Shortly before 6 p.m. Santa and Mrs. Claus arrived at the plaza and a line formed quickly for children excited share what they want for Christmas and receive a candy cane as parents took pictures and video with their cell phones.

At 6 p.m., Sara Bloom, director of Downtown Hays Development Corp., stepped up to begin the tree-lighting ceremony. The tree was made possible by Hays resident Hazel Dick 28 years ago, Bloom told the crowd. Only 8 feet tall when planted, the tree towers above nearby buildings.

“I feel like this tree, like our downtown, like this community, has also grown,” Bloom said, noting crews had to raise the star by 4 feet from its height last year.

“This Christmas season let’s remember to shop and support local. Let’s allow this tree to remind us of the difference one person can make and the impact we all have on the growth on the Hays community,” she said.

Bloom led the crowd in a countdown to light the tree, but for the second year in a row it failed to light immediately. The problem was fixed after a few moments though, eliciting a big cheer from the crowd.

Down Main Street, at the Ellis County Historical Society, volunteers prepared for the Christmas Open House featuring the exhibit Merry Christmas Memories from the Fifties. The Ellis Junior Honor Choir of fourth, fifth and sixth-graders led by Shawn DeMuth opened the event, singing holiday favorites for a crowd in the old stone church as others waiting outside for carriage rides from Big Creek Horse and Carriage.

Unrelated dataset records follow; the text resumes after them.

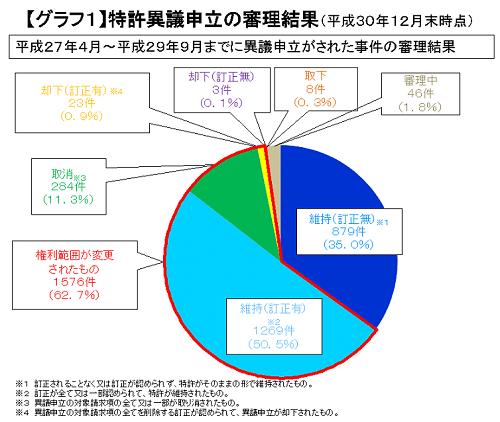 特許異議申立の審理結果のグラフ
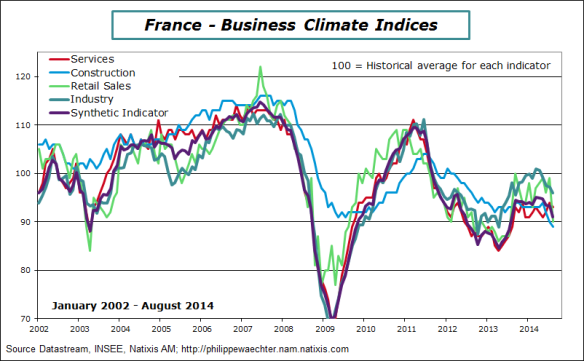France-en-2014-august-insee-components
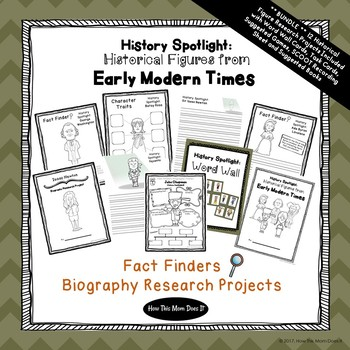 Biography Research Report Projects | 12 Early Modern Times Historical Figures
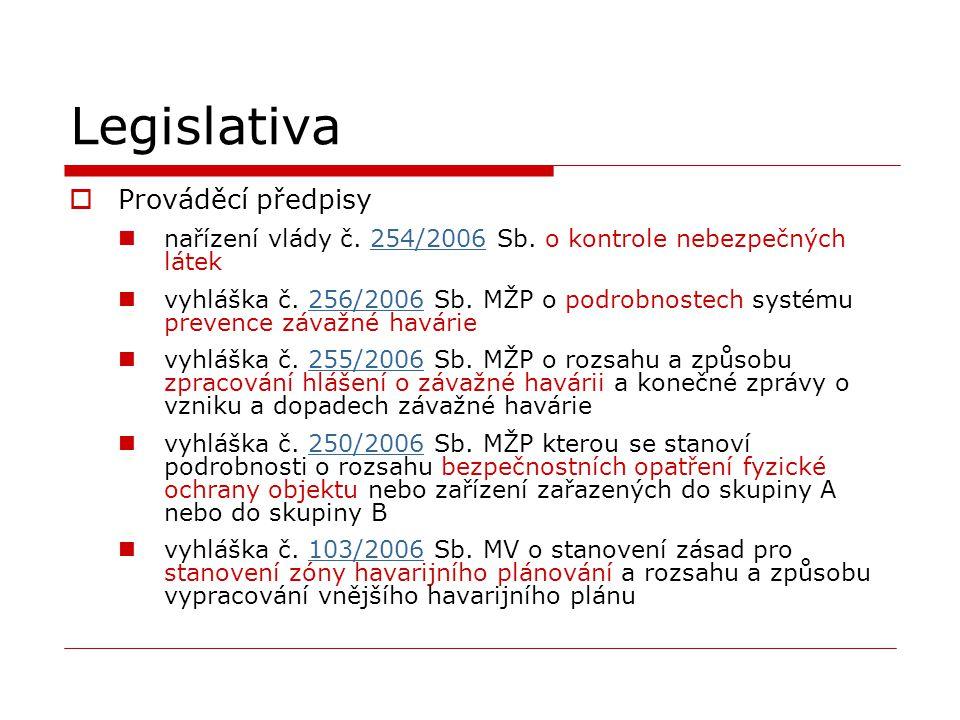 Legislativa  Prováděcí předpisy nařízení vlády č. 254/2006 Sb. o kontrole nebezpečných látek254/2006 vyhláška č. 256/2006 Sb. MŽP o podrobnostech sys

At Historic Fort Hays the lights weren’t as bright as the electric ones downtown as volunteers demonstrated how the holiday was celebrated in the fort’s active days. In the parlor of one of the officer’s quarters, lit by only two gas lamps, Linda Riedel and Marci Pray invited children to help decorate the tree.

In the 1880s, Riedel said, trees were often decorated with ornaments made from what was available such as strips of colorful ribbons, paper, rope or even grasses weaved together.

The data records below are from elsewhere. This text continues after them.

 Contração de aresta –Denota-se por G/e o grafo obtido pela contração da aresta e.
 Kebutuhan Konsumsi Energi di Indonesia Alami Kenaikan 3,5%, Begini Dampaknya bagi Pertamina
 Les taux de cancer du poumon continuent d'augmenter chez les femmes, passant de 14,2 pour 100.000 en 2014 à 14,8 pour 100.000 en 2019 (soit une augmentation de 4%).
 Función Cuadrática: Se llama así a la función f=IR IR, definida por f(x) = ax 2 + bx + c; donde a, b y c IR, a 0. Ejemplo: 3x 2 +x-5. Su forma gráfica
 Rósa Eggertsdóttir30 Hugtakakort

“They did have the stockings,” she said, pointing out several white socks hanging from the mantel.

Emily Rowland made her first visit to the fort Friday night. She’s from Wichita and is a student at Fort Hays State University.

“I love history,” she said.

She said her daughter Evelyn, 2.5, had fun going around the site, where re-enactors around campfires offered hot apple cider and fried apples. They had also enjoyed the tree lighting and carriage rides earlier downtown, she said.

Rowland said she could imagine herself living in the era of the fort. She comes from a family of 10, she said, and her mother always makes sure everyone shuts off their phones when they visit for the holidays.

“I love cooking, so cooking from scratch would be awesome,” she said.

In the guardhouse, the celebration was more lively as a group of string and guitar players gathered for a jam session. The eight are alumni of the Western Kansas String Academy, a community youth music program that was sponsored by FHSU.

The academy hasn’t been around since about 2010, but the former students look forward to getting together with their teacher, Peggy Anschutz, every year at the fort’s Christmas Past, they said.

On violins, cello and guitar they played holiday and popular music from the past like “My Bonnie Lies Over the Ocean,” “Yellow Rose of Texas” “Rockin’ Around the Christmas Tree” and “Garry Owen,” an Irish song adopted by Gen. George Armstrong Custer as the regimental song of the 7th Cavalry, which was stationed at Fort Hays.

“It’s just fun. It’s nice to, like, once a year get together again,” said Trinity Callais.

“We only play these songs once, twice a year. That we all know them still is great,” Carl Rorstrom said. Now 16, he was 6 when he started with the string academy.

The group doesn’t get together for rehearsals prior to the fort’s event.

“We just wing it,” Hans Rorstrom said.

Other members of the group Friday night were Eric Rorstrum, Tristan and Tanner Callais, Marie Reveles and Tom Drabkin.